The gamma-ray burst, labeled GRB 211211A, was detected in December 2021 by NASA’s Neil Gehrels Swift Observatory and the Fermi Gamma-ray Space Telescope. Typically, gamma-ray bursts last anywhere from a few milliseconds to several hours. However, GRB 211211A persisted for about a minute, differentiating it from the collapse of a massive star into a supernova. Its peculiar qualities, including the abundance of infrared light and its faster-fading nature, hinted at a unique phenomenon.
In a recent study published in the journal Nature, an international team of scientists unveiled that the infrared light emitted during the burst originated from a kilonova. Kilonovae are rare events that occur during the collision of neutron stars or a neutron star and a black hole, producing heavy elements like gold and platinum. Previously, kilonovae had only been associated with gamma-ray bursts that lasted less than two seconds.
The research was led by Jillian Rastinejad from Northwestern University, with contributions from physicists from the University of Birmingham, the University of Leicester, and Radboud University. Dr. Matt Nicholl, an Associate Professor at the University of Birmingham, modeled the kilonova emission and reported that the event produced about 1,000 times the mass of the Earth in heavy elements. This finding supports the notion that kilonovae are major contributors to the production of gold in the Universe.
While it is suspected that up to 10 percent of long gamma-ray bursts are caused by the merging of neutron stars or neutron stars and black holes, no solid evidence in the form of kilonovae had been identified until now. Dr. Gavin Lamb, a post-doctoral researcher at the University of Leicester, explained that by modeling the afterglows of gamma-ray bursts, one can uncover any additional emission components like kilonovae or supernovae.
The significance of GRB 211211A lies in the fact that it is the closest kilonova to have been discovered without gravitational waves. This proximity, in a neighboring galaxy approximately 1 billion light years away, allowed scientists to study the merger’s properties in unprecedented detail. The findings have exciting implications for the upcoming gravitational wave observation run, scheduled to commence in 2023.

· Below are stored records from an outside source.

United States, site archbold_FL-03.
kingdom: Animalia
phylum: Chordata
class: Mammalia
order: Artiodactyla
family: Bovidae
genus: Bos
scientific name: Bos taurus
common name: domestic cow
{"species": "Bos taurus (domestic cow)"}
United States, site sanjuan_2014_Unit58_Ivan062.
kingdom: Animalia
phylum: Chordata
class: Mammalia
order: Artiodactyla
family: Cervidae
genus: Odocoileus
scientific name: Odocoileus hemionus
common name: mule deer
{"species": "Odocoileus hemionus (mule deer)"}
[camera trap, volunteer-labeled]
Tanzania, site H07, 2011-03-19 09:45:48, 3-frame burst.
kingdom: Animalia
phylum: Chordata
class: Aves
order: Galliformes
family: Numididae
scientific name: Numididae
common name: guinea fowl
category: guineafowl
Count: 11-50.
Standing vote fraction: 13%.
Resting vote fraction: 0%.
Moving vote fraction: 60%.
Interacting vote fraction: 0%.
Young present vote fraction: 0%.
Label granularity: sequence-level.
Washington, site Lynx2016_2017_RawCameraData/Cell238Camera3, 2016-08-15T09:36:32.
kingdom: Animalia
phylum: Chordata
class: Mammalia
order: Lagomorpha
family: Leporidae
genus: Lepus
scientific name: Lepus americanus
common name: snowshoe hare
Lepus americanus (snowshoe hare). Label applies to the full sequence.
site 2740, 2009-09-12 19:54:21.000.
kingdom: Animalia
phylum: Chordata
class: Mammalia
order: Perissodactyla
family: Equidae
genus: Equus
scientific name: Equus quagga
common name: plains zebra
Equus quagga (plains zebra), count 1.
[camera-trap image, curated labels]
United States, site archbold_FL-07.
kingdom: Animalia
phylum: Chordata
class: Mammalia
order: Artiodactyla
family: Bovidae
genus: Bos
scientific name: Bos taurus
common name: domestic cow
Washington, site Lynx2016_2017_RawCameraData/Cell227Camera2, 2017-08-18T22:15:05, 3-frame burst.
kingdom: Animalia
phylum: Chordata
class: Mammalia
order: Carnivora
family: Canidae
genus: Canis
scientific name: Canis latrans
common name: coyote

Furthermore, the team identified how the jet of high-energy electrons responsible for causing the gamma-ray burst changed over time. The cooling down of this jet was found to be responsible for the longer-lasting emission of GRB 211211A. The researchers believe that studying more events like this one will shed light on other enigmatic gamma-ray bursts that do not align with standard interpretations.
Dr. Benjamin Gompertz, Assistant Professor at the University of Birmingham and lead author of a related paper in Nature Astronomy, described GRB 211211A as a “remarkable” gamma-ray burst. Typically, mergers last no more than two seconds, but this particular event powered a jet for almost a full minute. While it is possible that the behavior is explained by a long-lasting neutron star, the researchers have not ruled out the possibility that what they observed was a neutron star being torn apart by a black hole. The detailed information gathered from GRB 211211A will be pivotal in determining the correct interpretation.
The study was funded by the European Research Council under the KilonovaRank project, which leverages Big Data to investigate significant cosmic events.